King wouldn't elaborate on their partners (or their plan for ultimate redemption), but added a formal announcement will be coming soon.
Over the weekend, McFarland revealed that Fyre Festival II will take place sometime next year in the Caribbean. There are no dates, except that it's "targeted for the end of 2024," lineup or location listed — other than the "Caribbean Sea." There's already a disclaimer on the official website that "FFII date is subject to change." Even with Fyre's disastrous history, the first drop sold out, per the website.
McFarland shared Tuesday on Instagram that "all ticket sales will be held in escrow until the final date" for the festival is confirmed.
The first 100 tickets were the cheapest people could buy, starting at $499 and going up to $7,999. One hundred people clearly put their trust in McFarland, who was released from prison last year as he was convicted of fraud for throwing the ill-fated 2017 event that left concertgoers stranded in the Bahamas. He served almost four years of a six year sentence.
In a YouTube video posted with the announcement, McFarland credited solitary confinement with helping him come up with FFII.
"It has been the absolute wildest journey to get here, and it really all started during a seventh-month stint in solitary confinement. I wrote out this 50-page plan of how it would take this overall interest and demand in Fyre and how it would take my ability to bring people from around the world together to make the impossible happen," he shared, thanking the "best partners in the world."
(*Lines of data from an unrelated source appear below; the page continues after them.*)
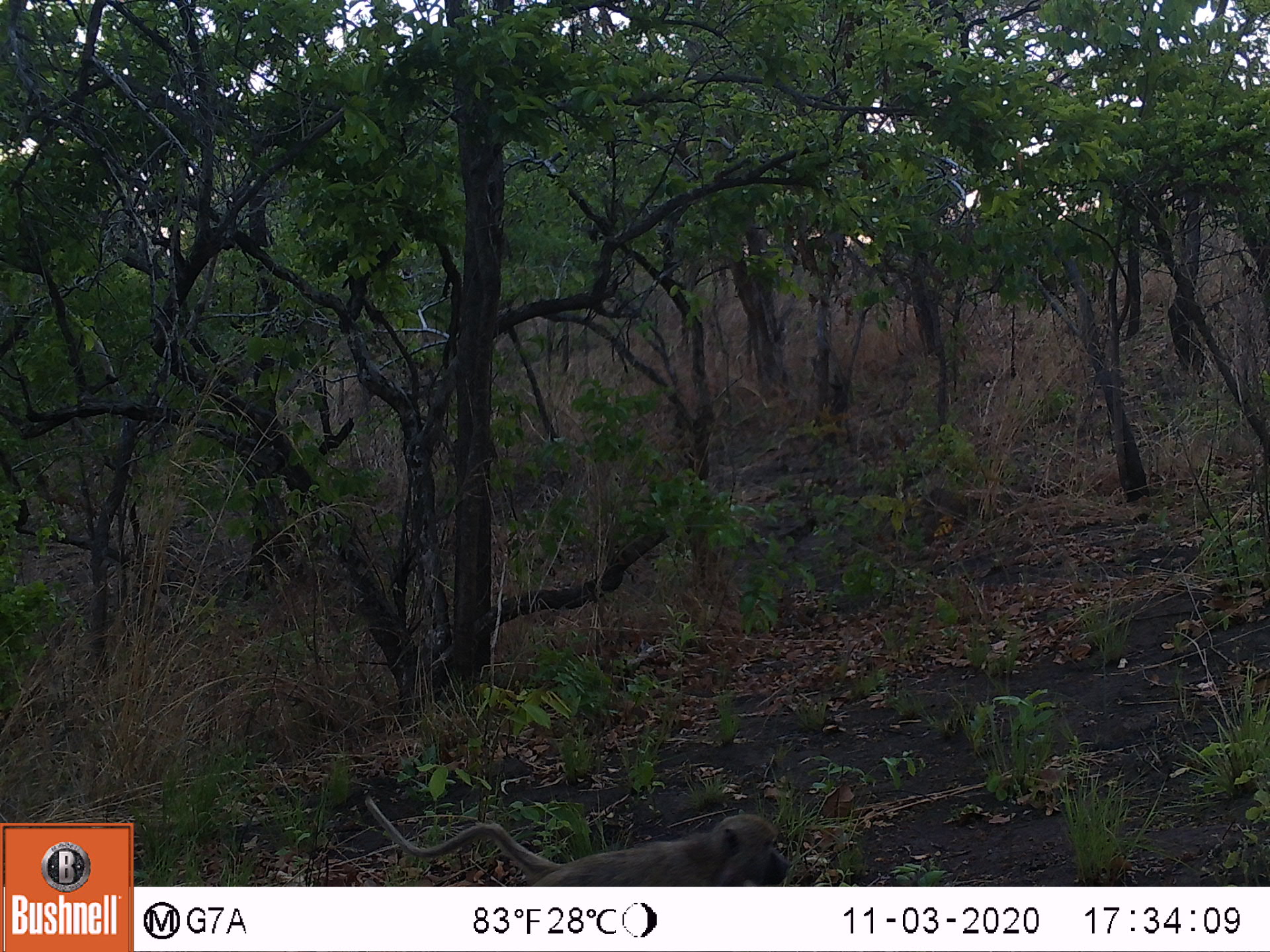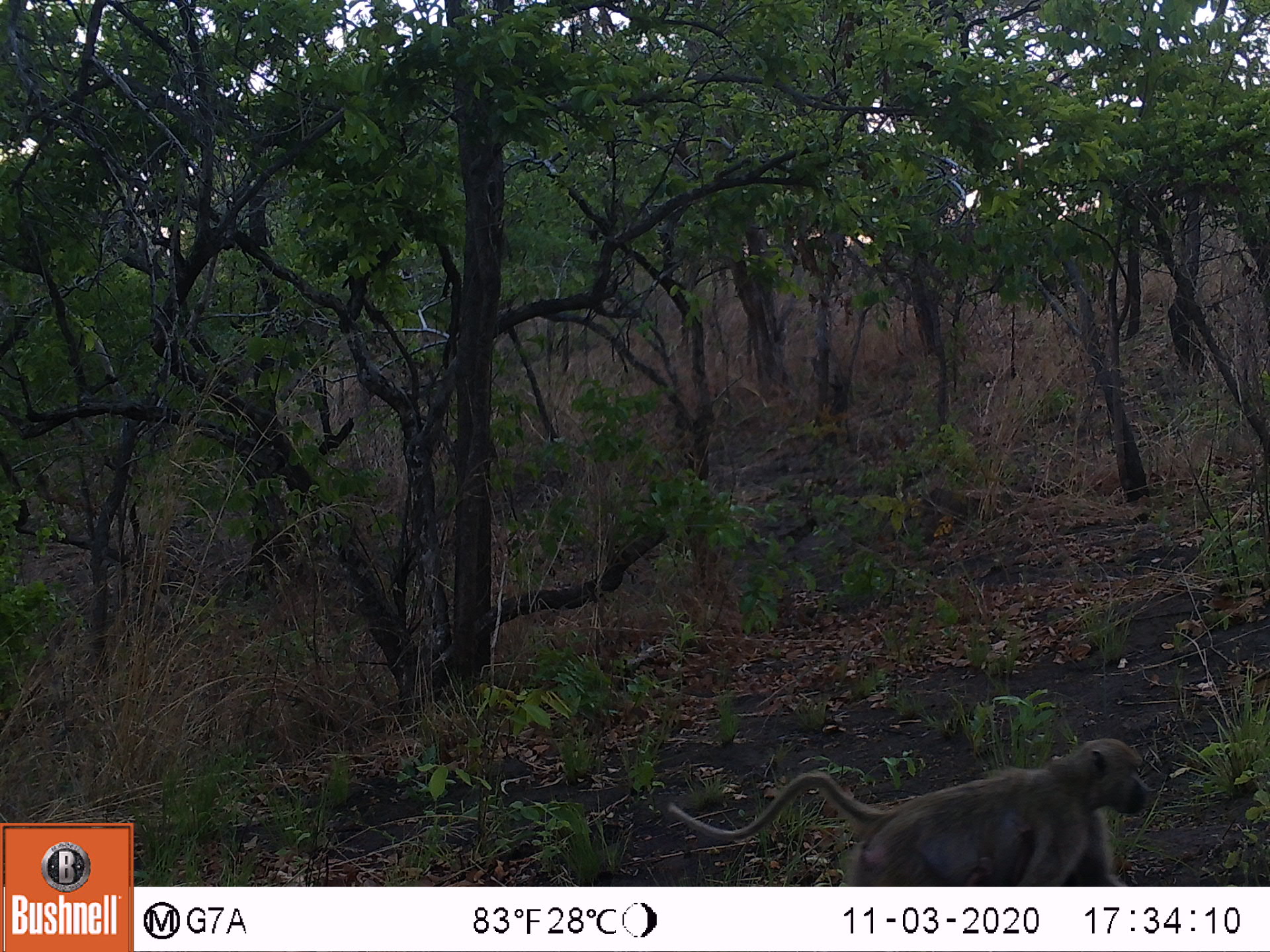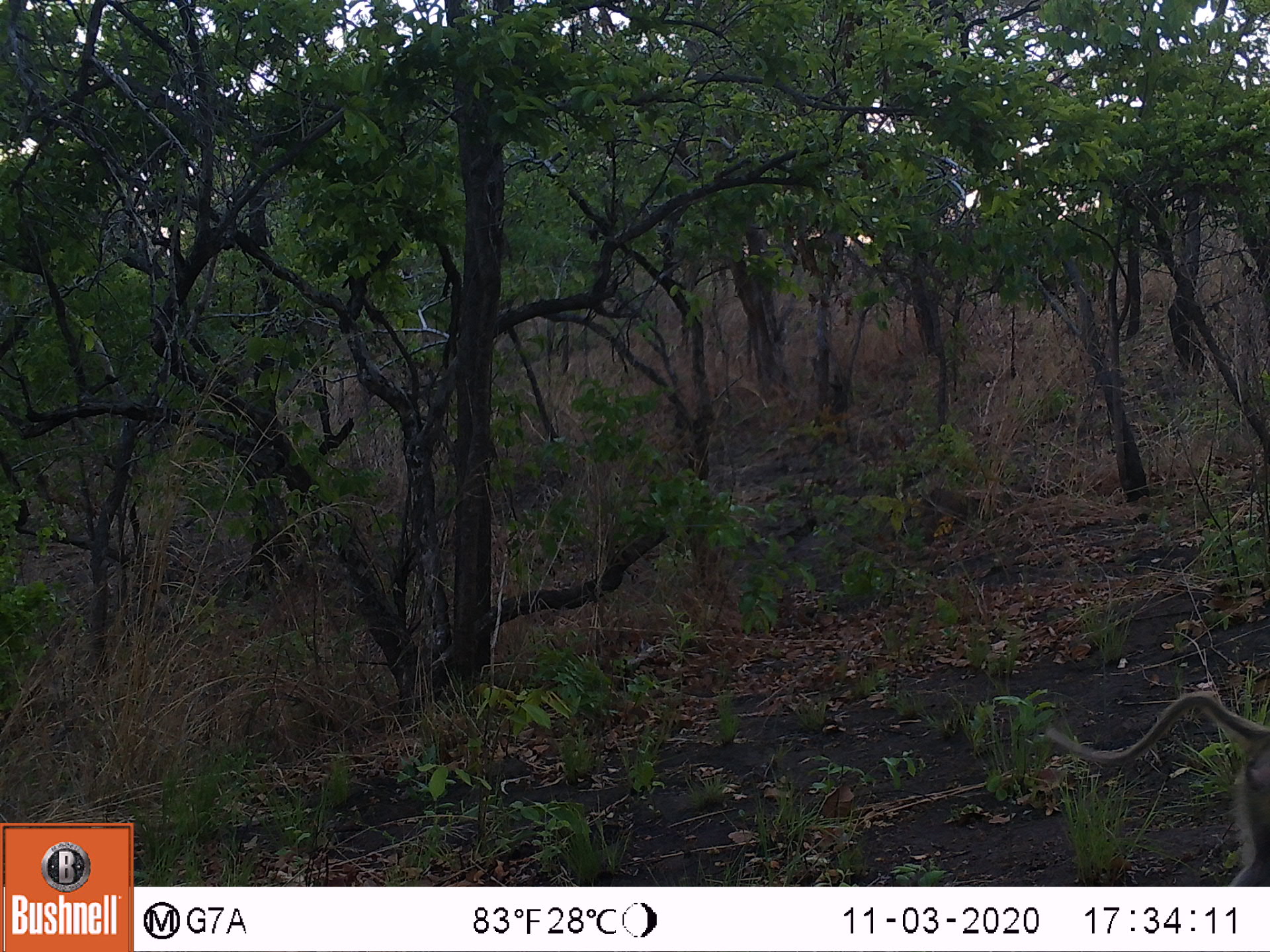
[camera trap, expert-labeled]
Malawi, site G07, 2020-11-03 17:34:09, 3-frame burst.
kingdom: Animalia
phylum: Chordata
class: Mammalia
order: Primates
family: Cercopithecidae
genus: Papio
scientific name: Papio cynocephalus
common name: yellow baboon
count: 1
It's unclear if Ja Rule is among those partners, but it doesn't sound like it. The rapper was an original co-founder, but was dismissed from $100 million class-action lawsuit filed by Fyre Festival attendees. In April, he told People he wouldn't be involved should the event be revived.
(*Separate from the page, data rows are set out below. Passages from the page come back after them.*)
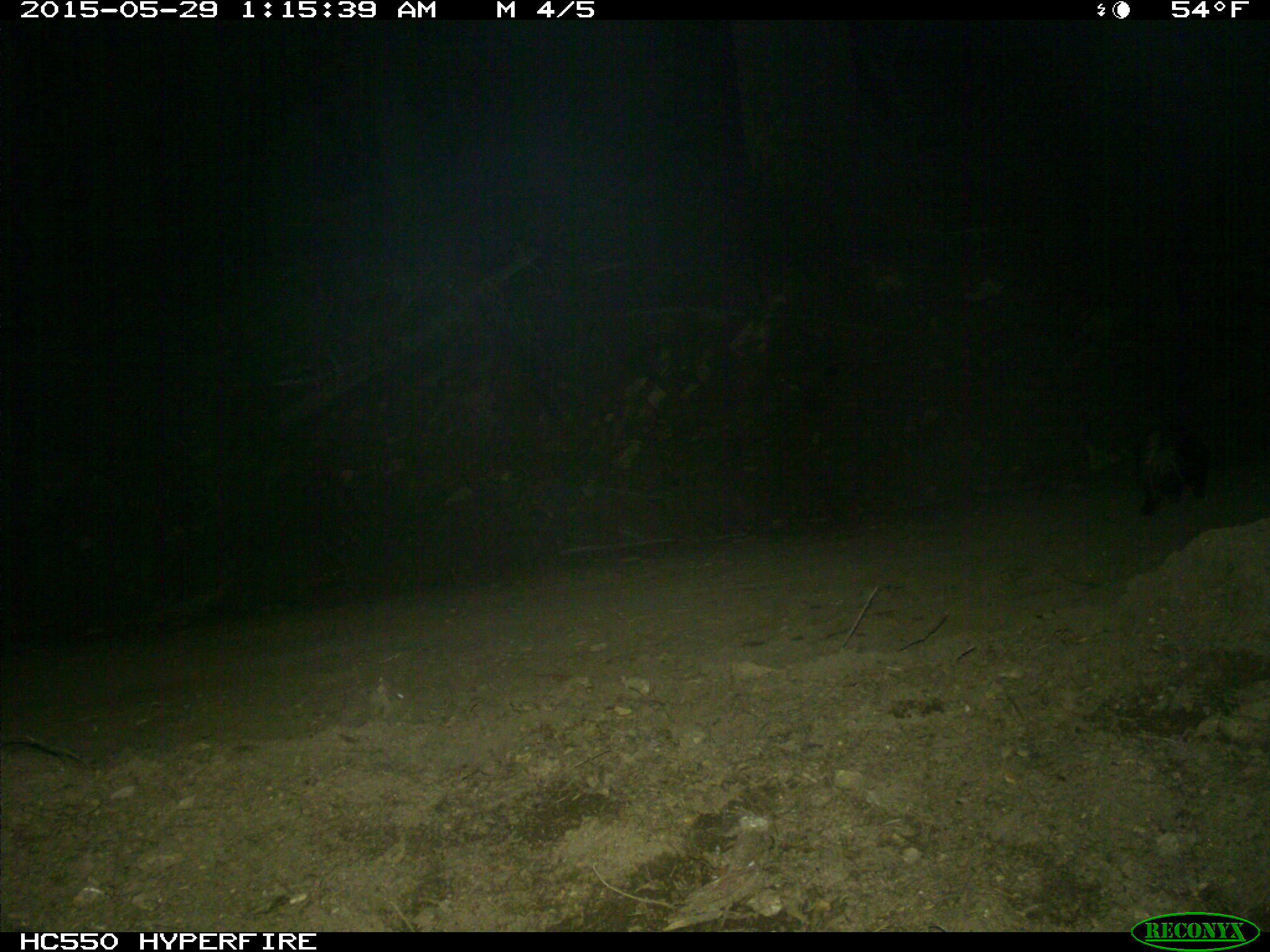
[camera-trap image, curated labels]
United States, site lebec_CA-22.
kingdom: Animalia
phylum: Chordata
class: Mammalia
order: Carnivora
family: Mephitidae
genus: Mephitis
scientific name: Mephitis mephitis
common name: striped skunk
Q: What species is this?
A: Mephitis mephitis (striped skunk).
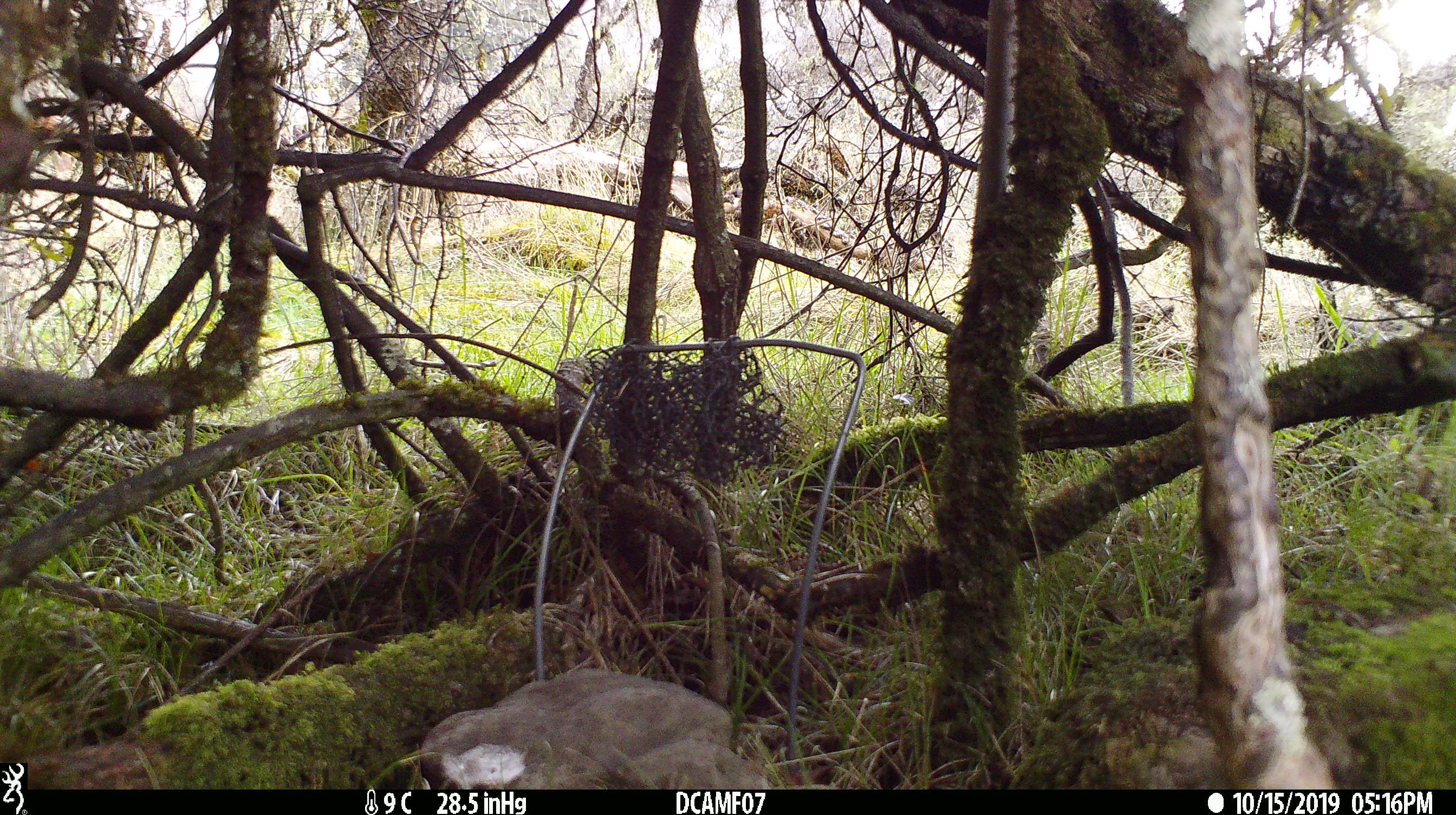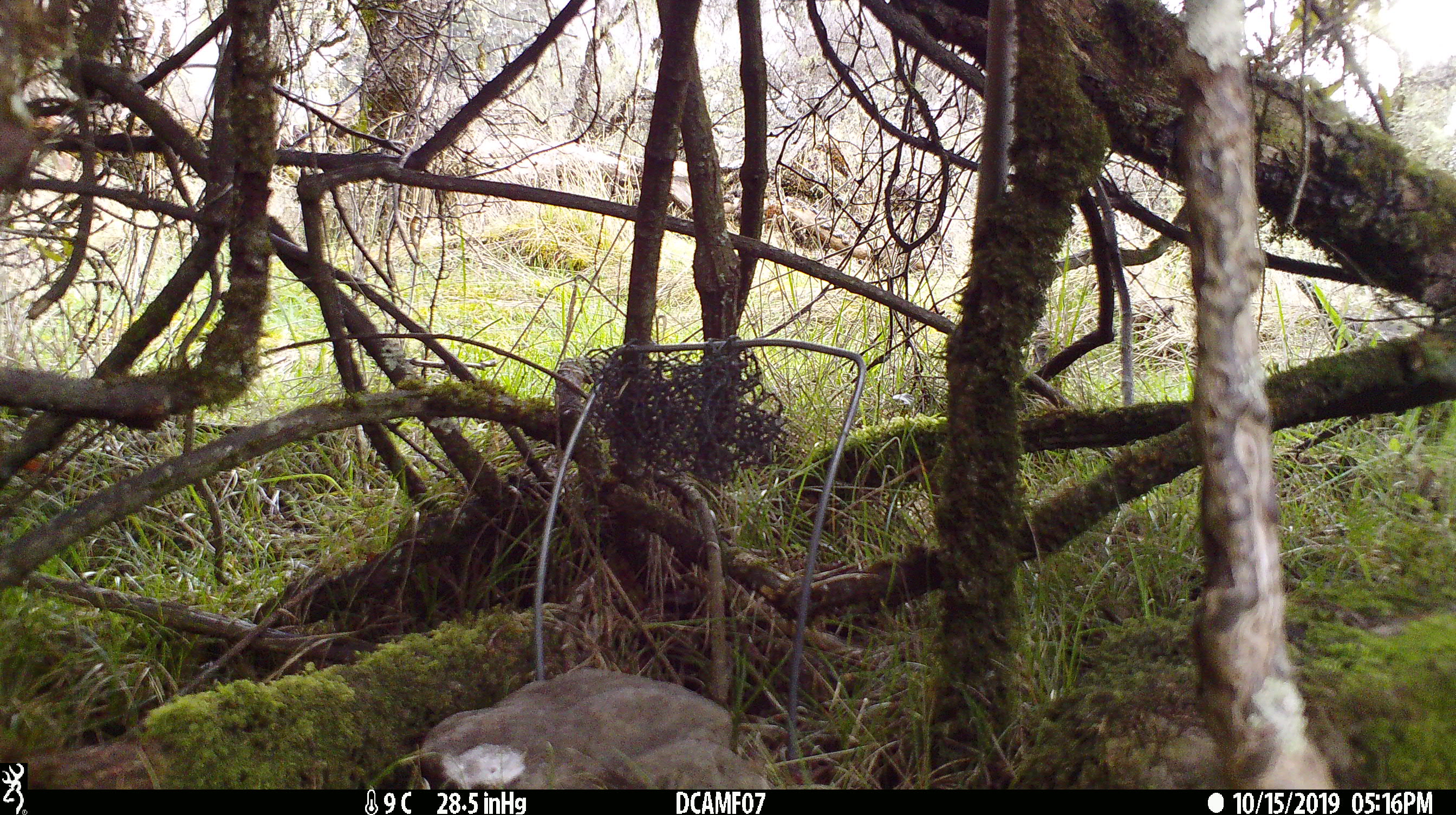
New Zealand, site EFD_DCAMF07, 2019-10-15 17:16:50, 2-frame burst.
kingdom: Animalia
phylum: Chordata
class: Aves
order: Passeriformes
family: Turdidae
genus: Turdus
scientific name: Turdus merula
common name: eurasian blackbird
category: blackbird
"I don't know nothing about it!" he exclaimed. "I don't know nothing about it. I ain't in it!"
A rep for the musician didn't respond to Yahoo's request for comment.
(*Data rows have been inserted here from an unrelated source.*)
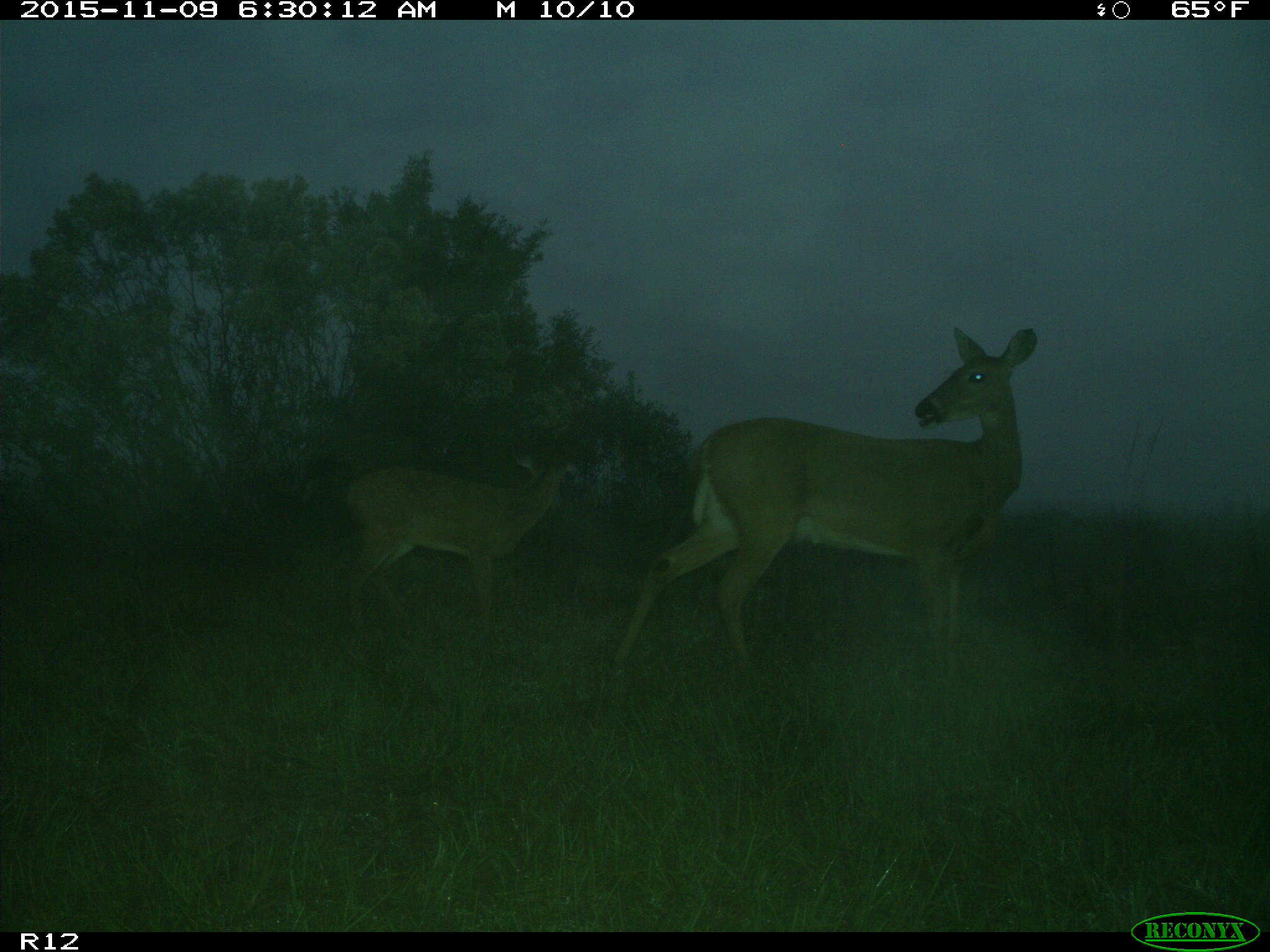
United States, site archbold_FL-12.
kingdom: Animalia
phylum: Chordata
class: Mammalia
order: Artiodactyla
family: Cervidae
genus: Odocoileus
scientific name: Odocoileus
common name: deer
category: unidentified deer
The first iteration of Fyre Festival was branded as the ultimate luxury music concert. Blink-182 and Migos were among the alleged performers and the "exclusive" event was promoted by influencers and models, including Bella Hadid, Kendall Jenner and Hailey Bieber. Any guests who were able to arrive at the private island were met with practically no food, shelter or music. Many travelers became stranded after spending thousands of dollars.
Fyre Festival was the subject of dueling Netflix and Hulu documentaries. King became a social media star following Netflix's Fyre, in which he revealed just how far he'd go to secure water for festivalgoers. King, who is openly gay, claimed McFarland asked him to give oral sex to a customs official and he was "fully prepared" to do so.